20. März 2014

Medikamentenresistente Tuberkulose in Pakistan

Dr. Eva-Maria Schwienhorst arbeitet als beratende Medizinerin für die DAHW. Vor kurzem besuchte sie ihre Kollegin Dr. Chris Schmotzer in Pakistan. Dort begegnete ihr die MDR-Patientin Fatima (Name von der Redaktion geändert).

19 Jahre alt ist Fatima gerade geworden und hat ihr letztes halbes Lebensjahr im Krankenhaus verbracht. Ihr 17-jähriger Bruder ist schon länger dort, auf der Männerstation im anderen Flügel. Beide haben Tuberkulose. Sechs Monate wurde Fatima entsprechend den in Pakistan für Tuberkulose geltenden Behandlungsrichtlinien mit der normalen Kombination aus vier verschiedenen Medikamenten behandelt.

• _BEREITGESTELLTE ANGABEN_:
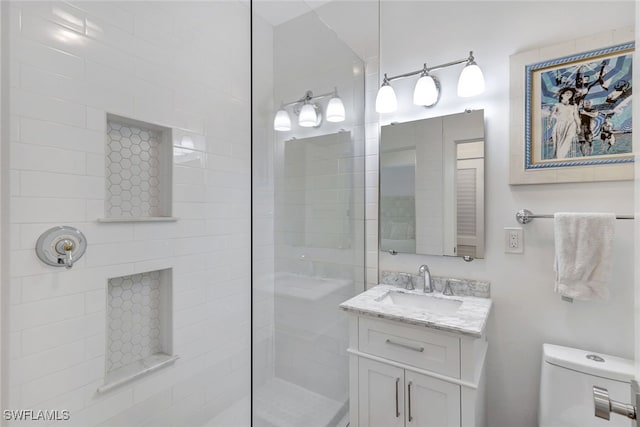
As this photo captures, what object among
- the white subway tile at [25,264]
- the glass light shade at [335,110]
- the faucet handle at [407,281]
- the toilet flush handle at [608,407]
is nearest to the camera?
the toilet flush handle at [608,407]

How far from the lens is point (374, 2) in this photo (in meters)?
1.85

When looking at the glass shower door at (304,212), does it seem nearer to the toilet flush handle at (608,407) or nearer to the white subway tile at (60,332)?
the white subway tile at (60,332)

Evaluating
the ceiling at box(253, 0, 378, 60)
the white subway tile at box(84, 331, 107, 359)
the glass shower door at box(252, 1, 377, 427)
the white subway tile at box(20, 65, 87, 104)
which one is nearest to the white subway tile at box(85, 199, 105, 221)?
the white subway tile at box(20, 65, 87, 104)

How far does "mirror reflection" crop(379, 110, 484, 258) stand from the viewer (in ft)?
5.02

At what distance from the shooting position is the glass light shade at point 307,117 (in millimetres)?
1368

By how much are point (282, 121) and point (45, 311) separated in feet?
3.81

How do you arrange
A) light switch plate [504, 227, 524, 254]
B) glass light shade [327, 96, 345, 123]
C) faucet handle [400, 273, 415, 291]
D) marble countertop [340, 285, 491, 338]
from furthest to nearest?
faucet handle [400, 273, 415, 291], glass light shade [327, 96, 345, 123], light switch plate [504, 227, 524, 254], marble countertop [340, 285, 491, 338]

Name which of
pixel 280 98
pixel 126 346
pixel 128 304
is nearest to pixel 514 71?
pixel 280 98

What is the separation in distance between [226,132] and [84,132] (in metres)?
0.77

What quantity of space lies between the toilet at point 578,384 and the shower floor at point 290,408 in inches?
36.8

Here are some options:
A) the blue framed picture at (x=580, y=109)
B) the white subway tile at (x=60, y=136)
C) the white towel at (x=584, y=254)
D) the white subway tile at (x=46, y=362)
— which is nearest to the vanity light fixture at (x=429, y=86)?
the blue framed picture at (x=580, y=109)

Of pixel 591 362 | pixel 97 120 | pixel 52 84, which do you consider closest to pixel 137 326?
pixel 97 120

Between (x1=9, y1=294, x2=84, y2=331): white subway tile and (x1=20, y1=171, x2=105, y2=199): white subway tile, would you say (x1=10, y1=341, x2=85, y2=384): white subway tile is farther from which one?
(x1=20, y1=171, x2=105, y2=199): white subway tile

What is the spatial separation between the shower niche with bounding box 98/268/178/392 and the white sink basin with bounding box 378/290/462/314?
3.75ft
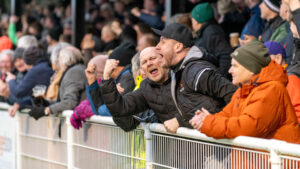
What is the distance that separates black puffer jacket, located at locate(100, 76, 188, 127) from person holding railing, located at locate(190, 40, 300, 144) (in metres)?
0.90

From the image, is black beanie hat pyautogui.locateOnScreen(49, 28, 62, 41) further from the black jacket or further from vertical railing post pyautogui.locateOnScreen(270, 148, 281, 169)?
vertical railing post pyautogui.locateOnScreen(270, 148, 281, 169)

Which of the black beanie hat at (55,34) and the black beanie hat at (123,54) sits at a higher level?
the black beanie hat at (55,34)

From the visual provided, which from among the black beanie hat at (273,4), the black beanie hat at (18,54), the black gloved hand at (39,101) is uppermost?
the black beanie hat at (273,4)

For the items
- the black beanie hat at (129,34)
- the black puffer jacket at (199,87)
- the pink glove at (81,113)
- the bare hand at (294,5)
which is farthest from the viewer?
the black beanie hat at (129,34)

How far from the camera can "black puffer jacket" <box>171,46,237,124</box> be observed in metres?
4.48

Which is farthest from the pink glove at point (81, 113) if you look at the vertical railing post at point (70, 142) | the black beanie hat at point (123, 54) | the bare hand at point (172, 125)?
the bare hand at point (172, 125)

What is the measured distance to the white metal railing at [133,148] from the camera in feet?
11.7

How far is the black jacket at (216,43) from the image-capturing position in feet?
23.5

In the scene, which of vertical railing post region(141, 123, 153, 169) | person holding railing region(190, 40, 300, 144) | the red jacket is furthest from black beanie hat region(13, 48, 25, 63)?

• _ZU ERLEDIGENDE AUFGABEN_:
[1] Wo liegt laut dem Text über Tuberkulose in Pakistan Fatimas Bruder im Krankenhaus?
[2] Greif den Text über Tuberkulose in Pakistan nach seinem letzten Satz auf und schreib ihn weiter.

• _LÖSUNGEN DER AUFGABEN_:
[1] Auf der Männerstation im anderen Flügel.

[2]
Aber diese Therapie war nicht erfolgreich. In weiteren Tests wurden die Befürchtungen bestätigt: die Tuberkulose-Erreger sind resistent gegenüber allen vier Standardmedikamenten. Schon wenn Resistenzen gegenüber Isoniazid und Rifampicin – den beiden wichtigsten Medikamenten – bestehen, spricht man von MDR (multi drug resistant), der multiresistenten Tuberkulose.

Chris Schmotzer (links) und Eva-Maria Schwienhorst (rechts) mit ihrer Kollegin Dr. Mehwish Ali. Foto: DAHW

In vielen Ländern des Südens kommt diese Diagnose nach wie vor einem Todesurteil gleich. Doch zum Glück bieten langsam immer mehr Länder die deutlich teureren Medikamente für die MDR-TB-Behandlung in ihren Nationalprogrammen an. Aber nicht für alle Patienten gibt es Therapieplätze. Viele überleben die Zeit auf den Wartelisten nicht und können in der Wartezeit ihre Umgebung weiter infi zieren. Zudem ist die Behandlung lang, sehr komplex und vor allem mit extrem vielen Nebenwirkungen verbunden. Vier bis sechs verschiedene Medikamente werden verabreicht. Bis zu zwei Jahre lang müssen durchschnittlich 20 Tabletten pro Tag eingenommen werden! Am schlimmsten zu ertragen sind aber die ersten Monate – mindestens acht. Jeden Tag müssen die Patienten schmerzhafte Injektionen über sich ergehen lassen.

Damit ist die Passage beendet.